Rewrite every line of the material below, substituting "Pg" for each "Page" and keeping everything else the same. Leave out the pictures.
BEGIN
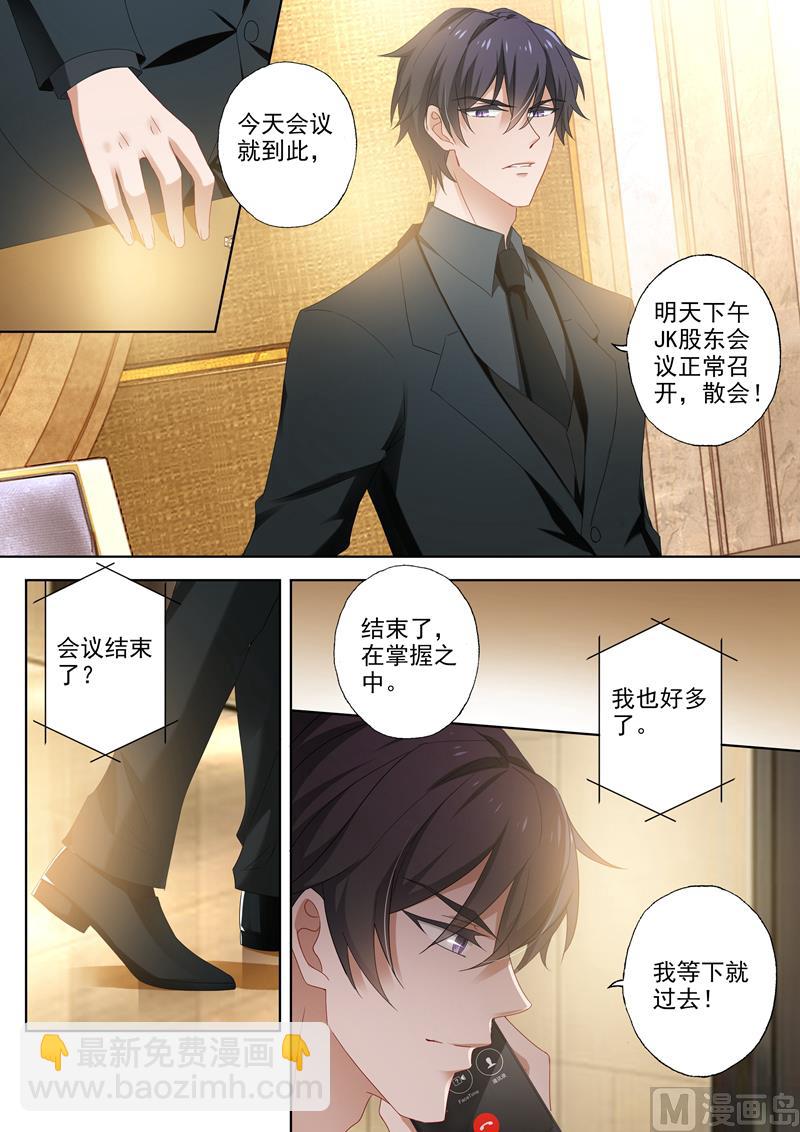 第388话 果然是人为的！3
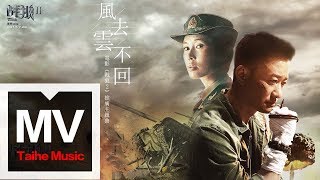 吳京【風去雲不去（電影《戰狼2》推廣主題曲）】HD 高清官方完整版 MV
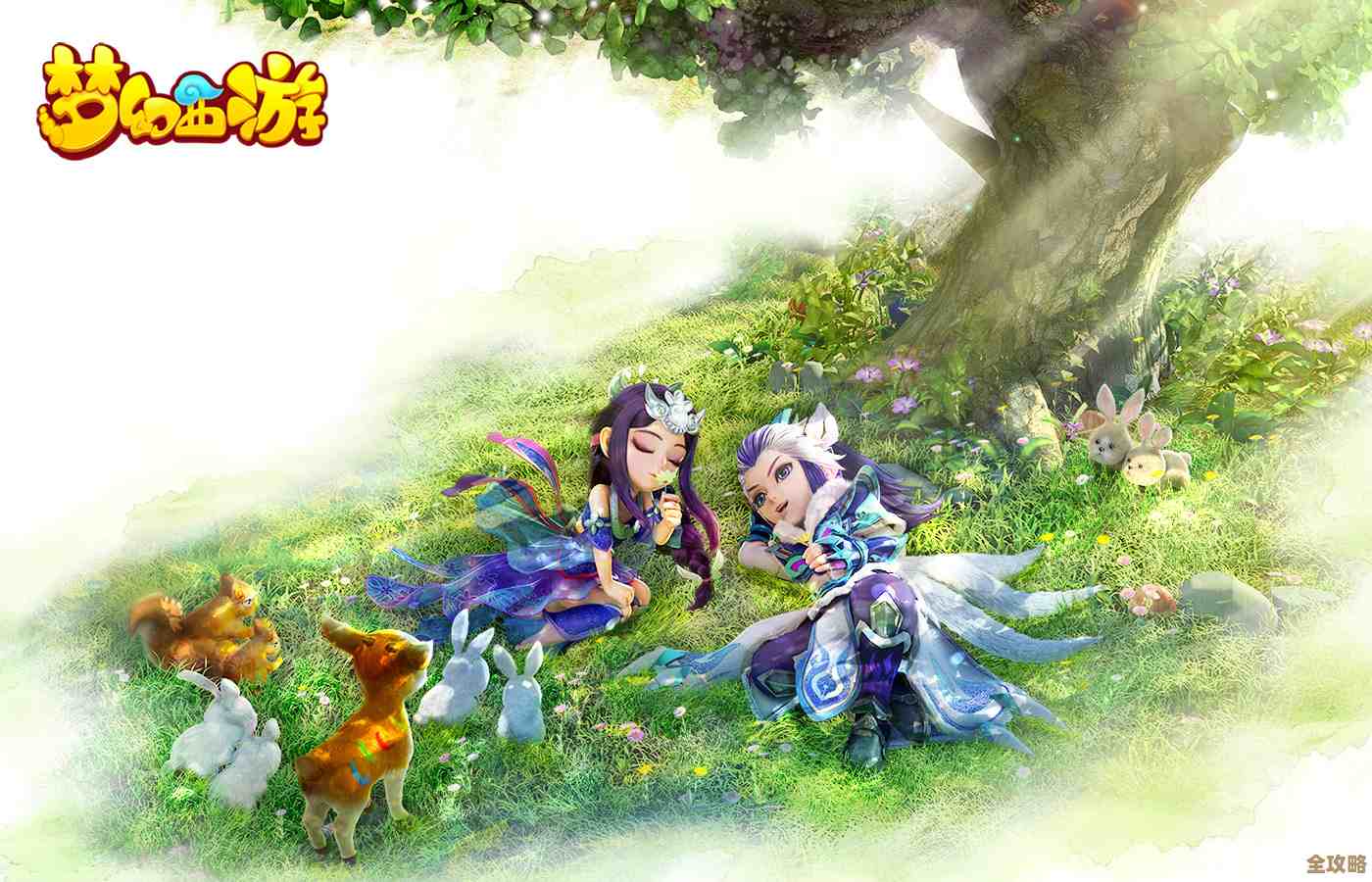 有没跟梦幻逍遥差不多的手游，想找仙侠回合类的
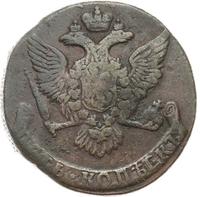 5 копеек 1761 года
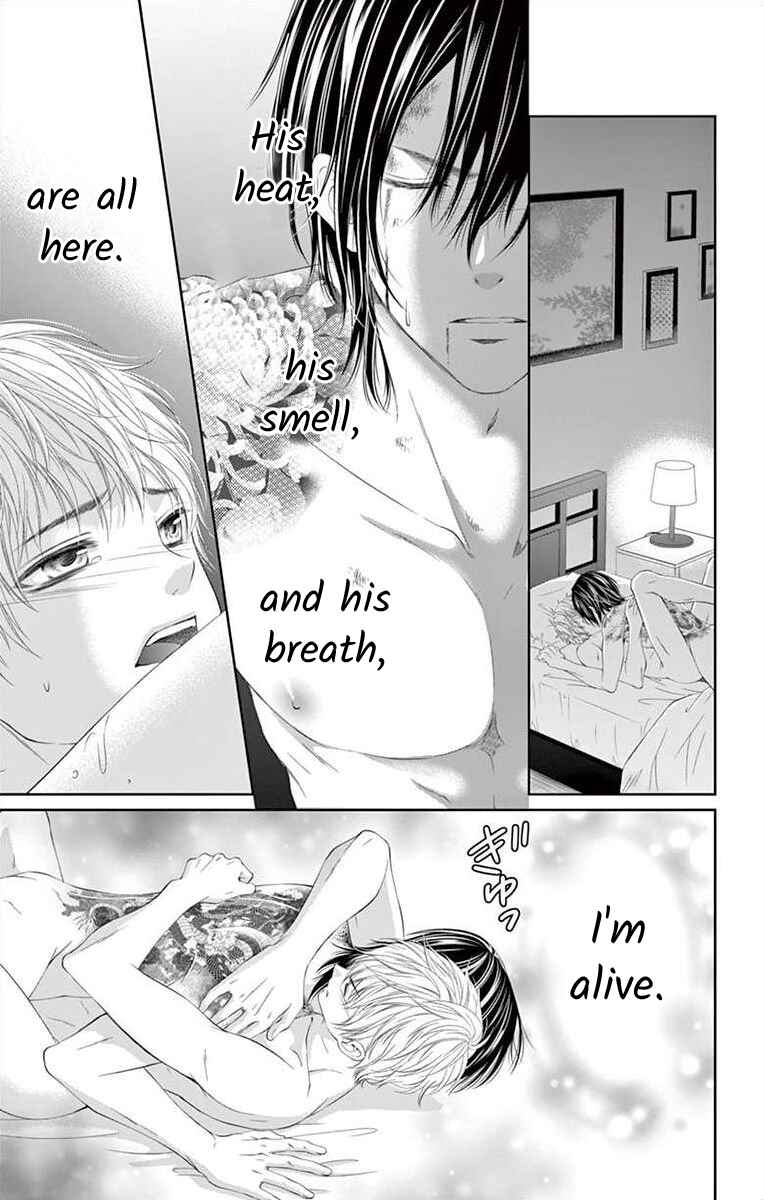 Page 31 Chapter 3 Saiai no Otoko ni Juukou o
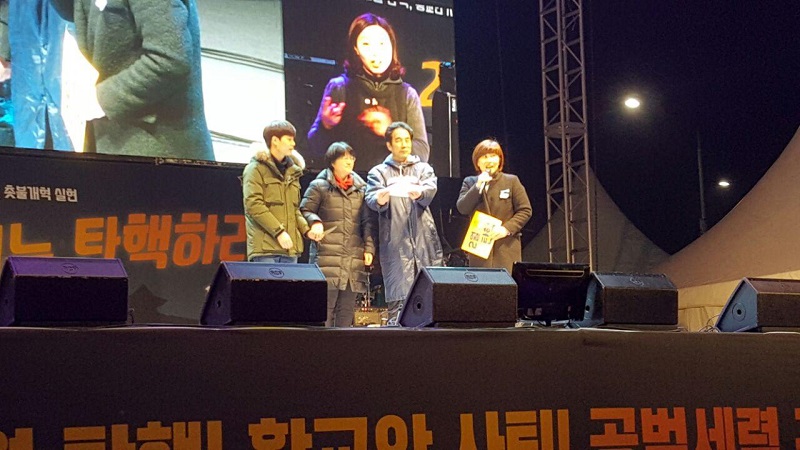 4일 오후 5시께 서울 광화문 광장에서 열리는 14차 촛불집회의 2부 순서가 진행됐다.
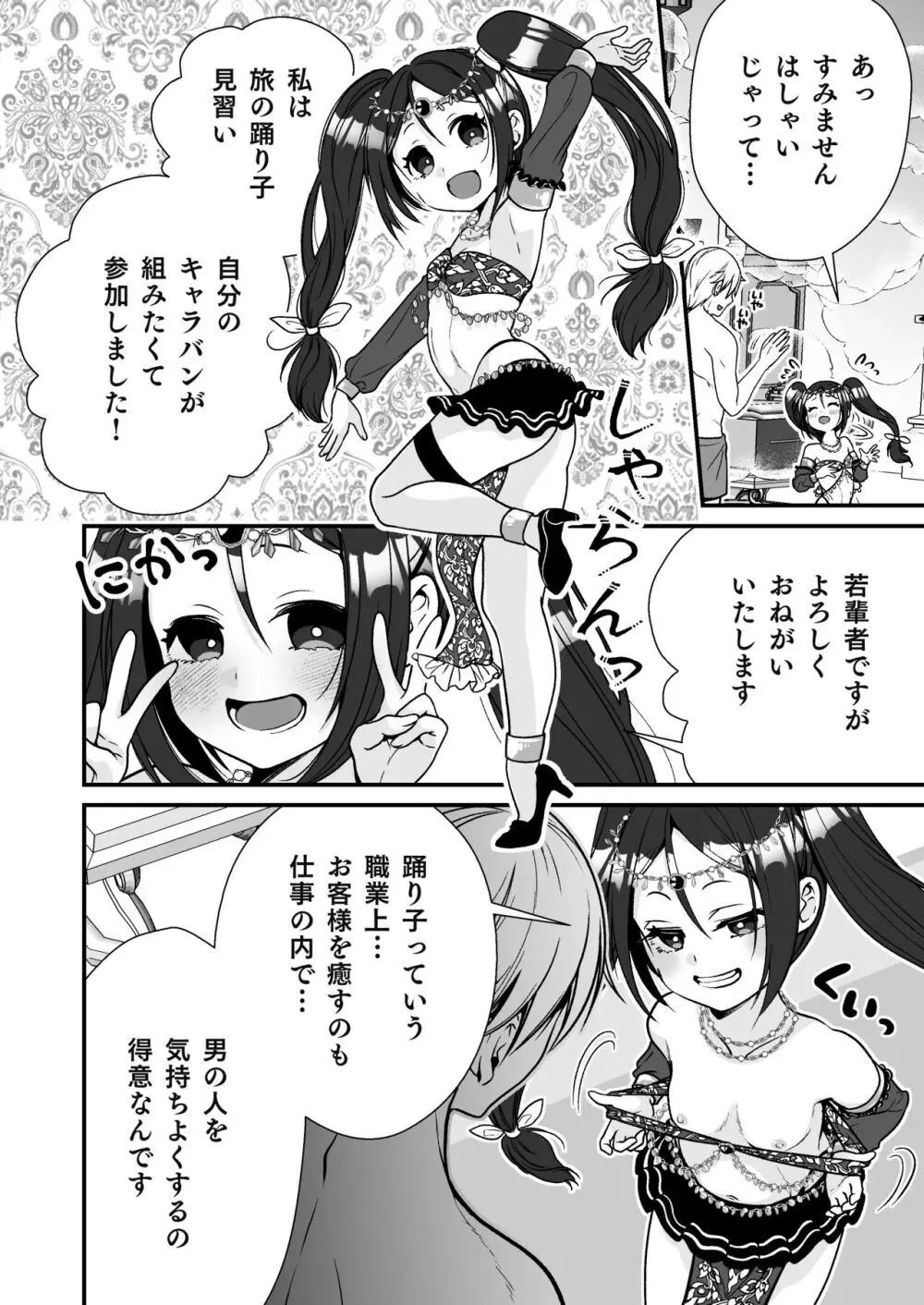 小さな踊り娘とパパ呼び子作りセックス Page.3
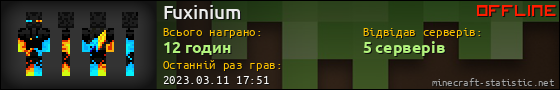 Юзербар 560x90 для Fuxinium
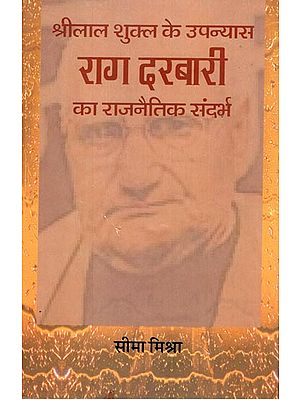 श्रीलाल शुक्ल के उपन्यास 'राग दरबारी ' का राजनैतिक सन्दर्भ : Political Reference to Shrilal Shukla's Novel Raag Darbari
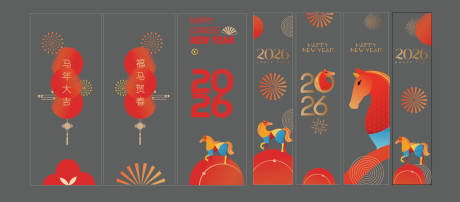 源文件下载【享设计】搜索编号：14730035387957739【玻璃贴2026马年新年】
END
_SOLUTION BELOW_
 第388话 果然是人为的！3
 吳京【風去雲不去（電影《戰狼2》推廣主題曲）】HD 高清官方完整版 MV
 有没跟梦幻逍遥差不多的手游，想找仙侠回合类的
 5 копеек 1761 года
 Pg 31 Chapter 3 Saiai no Otoko ni Juukou o
 4일 오후 5시께 서울 광화문 광장에서 열리는 14차 촛불집회의 2부 순서가 진행됐다.
 小さな踊り娘とパパ呼び子作りセックス Pg.3
 Юзербар 560x90 для Fuxinium
 श्रीलाल शुक्ल के उपन्यास 'राग दरबारी ' का राजनैतिक सन्दर्भ : Political Reference to Shrilal Shukla's Novel Raag Darbari
 源文件下载【享设计】搜索编号：14730035387957739【玻璃贴2026马年新年】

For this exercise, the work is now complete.